───── SELECTED TEXT ─────

The tool configuration is intended to be simple and easy to use but also highly extensible as well. Each k-NN service has different configuration requirements and as such, the tool needs a robust parsing and validation system for config files. There are two main configuration components: tool configuration and service configuration.

The tool configuration includes things such as the test_name, knn_service, test_parameters, and other service-independent settings.

The service configuration contains settings relevant to a particular k-NN service, so for OpenSearch, this could include things like max_num_segments or bulk_size while for NMSLIB, this could be post or ef_construction (this is actually in OpenSearch as well, but since OpenSearch uses other services under the hood, OpenSearch settings are usually a superset of a service's settings).

The tool and service configuration settings are specified in YAML for readability and ease of use. The process of parsing configuration files looks like:

Despite the tool and service configs being logically separate, the entire configuration object is actually nested. Only the tool config is passed to the performance tool, so the service config is specified in the tool config. Service configs may be further nested as well, such as OpenSearch, whose service config specifies a JSON file which eventually needs to be parsed into a dictionary.

The configuration hierarchy ends up in tree-like structure:

Since parsing the configuration is similar to parsing a tree, it isn't such a straightforward process. We take a top-down approach to parsing. If using OpenSearch as the k-NN service, we would first convert and validate the tool config. If that succeeds, we then convert and validate the service config (specified in the tool config). This process continues until we've reached the bottom of the configuration tree.

We have provided a base Parser interface that performs the general conversion and validation duties, but you can override and extend the class methods to perform specific actions for any particular config. It is also the job of the Parser instance to call the next needed parser. In ToolParser, for example, part of its parsing duties is to either call on the OpenSearchParser or NmslibParser.

Converting YAML files to Python Dictionaries is handled by PyYAML.

The validation is done by Cerberus, a lightweight Python validation library.

The schemas of the config files are declared in YAML and can be found here, which then Cerberus uses to build a Validator object. We can then use the Validator object to either accept or reject a parsed config file, depending on whether it conforms to the schema.

Adding a new k-NN service should be relatively simple. First, look over the existing Parser classes to get a feel for how the Configuration Tree works. Then, figure out how the existing Configuration Tree will be modified and add the corresponding Parser classes. Most likely, you will just have to add a ${new-knn-service}Parser class and make sure the ToolParser class can choose the new Parser when parsing.

Here is some important testing terminology:

• Measure: A statistic or metric such time_took or memory_used.

───── SUPPLIED MATERIAL ─────

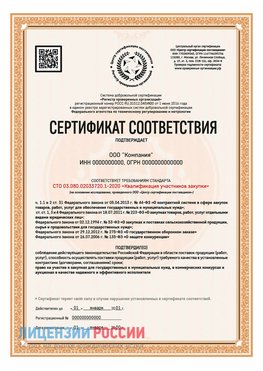 Сертификат СТО 03.080.02033720.1-2020 (Образец) Светлоград Сертификат СТО 03.080.02033720.1-2020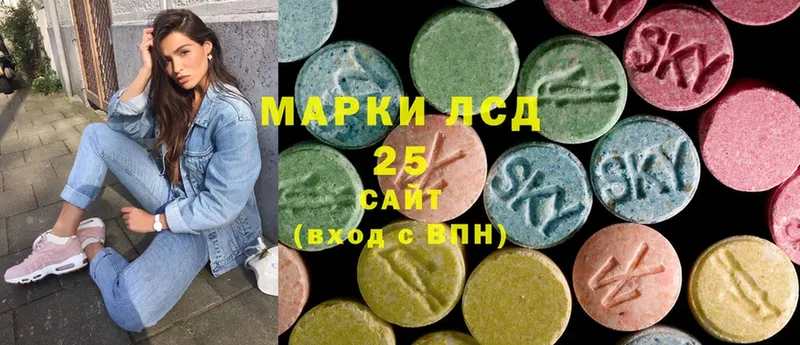 hydra как зайти  Нижний Ломов  Лсд 25 экстази ecstasy  даркнет сайт 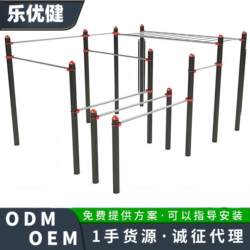 Outdoor fitness equipment, climbing frame, arm strength training, street parkour, military training, leg exercise, outdoor comprehensive training device
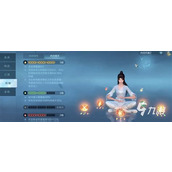 逆水寒手游2.3.1版本 内功系统重磅更新 详情揭秘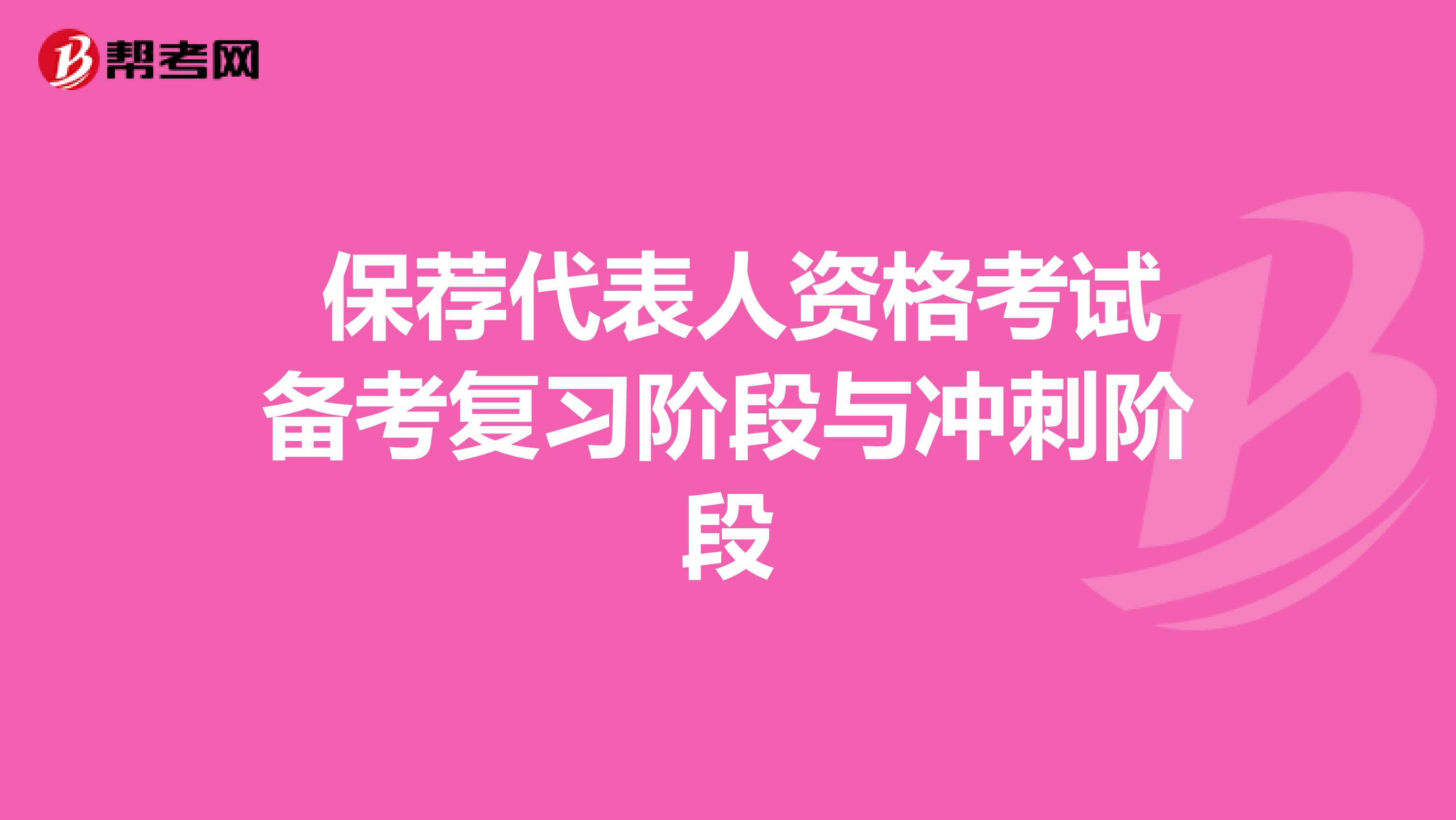  保薦代表人資格考試備考復習階段與沖刺階段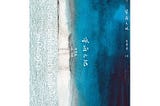 〈雲上兩千米〉到〈雲在兩千米〉：物我關係的轉化與和解
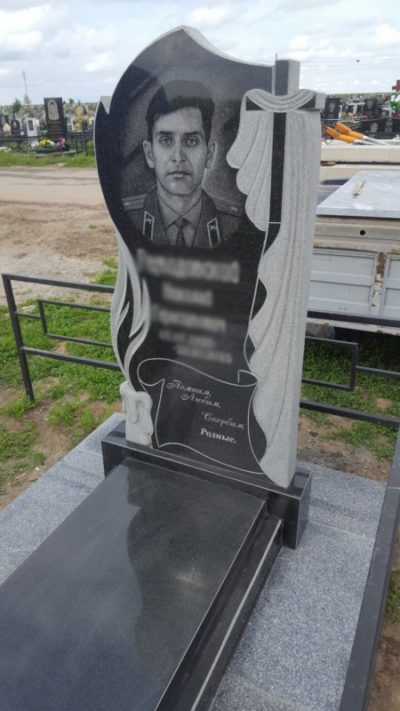 Памятник №2-3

─────

**PROBLEM STATEMENT:** Quote the passage on configuration parsing between "The tool configuration is" and "a service's settings).", inclusive. This data was taken from a source separate from the text.

**RESULT:**
The tool configuration is intended to be simple and easy to use but also highly extensible as well. Each k-NN service has different configuration requirements and as such, the tool needs a robust parsing and validation system for config files. There are two main configuration components: tool configuration and service configuration.

The tool configuration includes things such as the test_name, knn_service, test_parameters, and other service-independent settings.

The service configuration contains settings relevant to a particular k-NN service, so for OpenSearch, this could include things like max_num_segments or bulk_size while for NMSLIB, this could be post or ef_construction (this is actually in OpenSearch as well, but since OpenSearch uses other services under the hood, OpenSearch settings are usually a superset of a service's settings).